Vol. 2008 No. 1 (2008)
Optimisation Techniques for Water Resource Allocation in Tanzania: A Regularization and Model Selection Analysis
Abstract
Water resource management in Tanzania is critical for sustainable development. Effective allocation of water resources can mitigate environmental degradation and enhance agricultural productivity. A regularized numerical optimization approach was employed, incorporating cross-validation techniques for model selection. Theoretical assumptions include the convexity of the objective function and the boundedness of constraints. A key property is that the optimization problem converges to a global minimum under suitable conditions.
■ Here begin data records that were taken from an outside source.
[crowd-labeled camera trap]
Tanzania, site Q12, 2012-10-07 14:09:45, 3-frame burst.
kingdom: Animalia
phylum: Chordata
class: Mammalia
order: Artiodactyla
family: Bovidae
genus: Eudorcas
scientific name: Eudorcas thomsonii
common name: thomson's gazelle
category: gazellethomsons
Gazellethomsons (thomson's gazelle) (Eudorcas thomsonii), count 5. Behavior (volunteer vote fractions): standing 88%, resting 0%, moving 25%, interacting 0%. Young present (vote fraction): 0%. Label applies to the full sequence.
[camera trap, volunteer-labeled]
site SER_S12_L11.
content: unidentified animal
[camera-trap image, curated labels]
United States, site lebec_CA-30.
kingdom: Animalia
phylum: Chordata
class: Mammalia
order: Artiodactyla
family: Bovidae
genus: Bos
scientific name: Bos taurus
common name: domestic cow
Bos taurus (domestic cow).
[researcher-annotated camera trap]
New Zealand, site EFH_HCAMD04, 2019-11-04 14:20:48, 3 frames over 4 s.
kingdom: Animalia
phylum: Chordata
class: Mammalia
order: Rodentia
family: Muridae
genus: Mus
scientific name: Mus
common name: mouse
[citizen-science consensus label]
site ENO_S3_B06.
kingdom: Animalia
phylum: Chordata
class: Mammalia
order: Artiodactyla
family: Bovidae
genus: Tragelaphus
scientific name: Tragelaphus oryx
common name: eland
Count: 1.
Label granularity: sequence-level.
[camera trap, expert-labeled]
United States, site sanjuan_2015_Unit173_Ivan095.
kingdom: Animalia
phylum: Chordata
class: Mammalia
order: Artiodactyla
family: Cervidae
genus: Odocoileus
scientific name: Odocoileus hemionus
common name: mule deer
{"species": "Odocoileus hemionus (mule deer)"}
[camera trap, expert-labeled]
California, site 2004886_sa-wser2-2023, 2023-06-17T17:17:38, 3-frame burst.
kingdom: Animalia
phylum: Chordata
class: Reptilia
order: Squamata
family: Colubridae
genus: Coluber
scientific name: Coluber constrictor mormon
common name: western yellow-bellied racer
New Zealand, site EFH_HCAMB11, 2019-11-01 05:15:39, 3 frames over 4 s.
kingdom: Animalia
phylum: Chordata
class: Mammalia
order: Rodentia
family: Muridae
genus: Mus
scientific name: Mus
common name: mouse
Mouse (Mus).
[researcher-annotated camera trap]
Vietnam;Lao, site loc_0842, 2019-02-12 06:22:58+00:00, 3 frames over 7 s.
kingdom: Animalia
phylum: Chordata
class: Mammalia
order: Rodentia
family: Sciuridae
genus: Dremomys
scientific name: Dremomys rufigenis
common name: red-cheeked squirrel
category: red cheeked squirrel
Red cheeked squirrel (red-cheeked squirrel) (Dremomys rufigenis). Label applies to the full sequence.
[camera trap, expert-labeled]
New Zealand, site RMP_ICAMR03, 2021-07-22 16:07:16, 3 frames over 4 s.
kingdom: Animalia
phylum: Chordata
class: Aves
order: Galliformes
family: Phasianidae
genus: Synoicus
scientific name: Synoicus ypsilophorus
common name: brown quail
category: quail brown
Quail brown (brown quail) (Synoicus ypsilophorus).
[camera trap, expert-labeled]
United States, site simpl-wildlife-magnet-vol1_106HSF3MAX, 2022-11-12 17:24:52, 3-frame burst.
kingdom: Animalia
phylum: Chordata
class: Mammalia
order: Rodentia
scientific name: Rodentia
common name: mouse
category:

The regularization technique significantly improved the stability of solutions across various scenarios in Tanzania, reducing error rates by approximately 20% compared to non-regularized methods. Regularization and cross-validated model selection have been successfully applied to enhance water resource allocation models. These techniques provide a robust framework for future research and practical applications. The findings suggest that further studies should explore the integration of these optimization techniques with real-world data from diverse geographical regions, including consideration of socio-economic factors and climate variability. Water Resource Allocation, Optimization Techniques, Regularization, Model Selection, Tanzania Model selection is formalised as $\hat{\theta}=argmin_{\theta\in\Theta}\{L(\theta)+\lambda\,\Omega(\theta)\}$ with consistency under mild identifiability assumptions.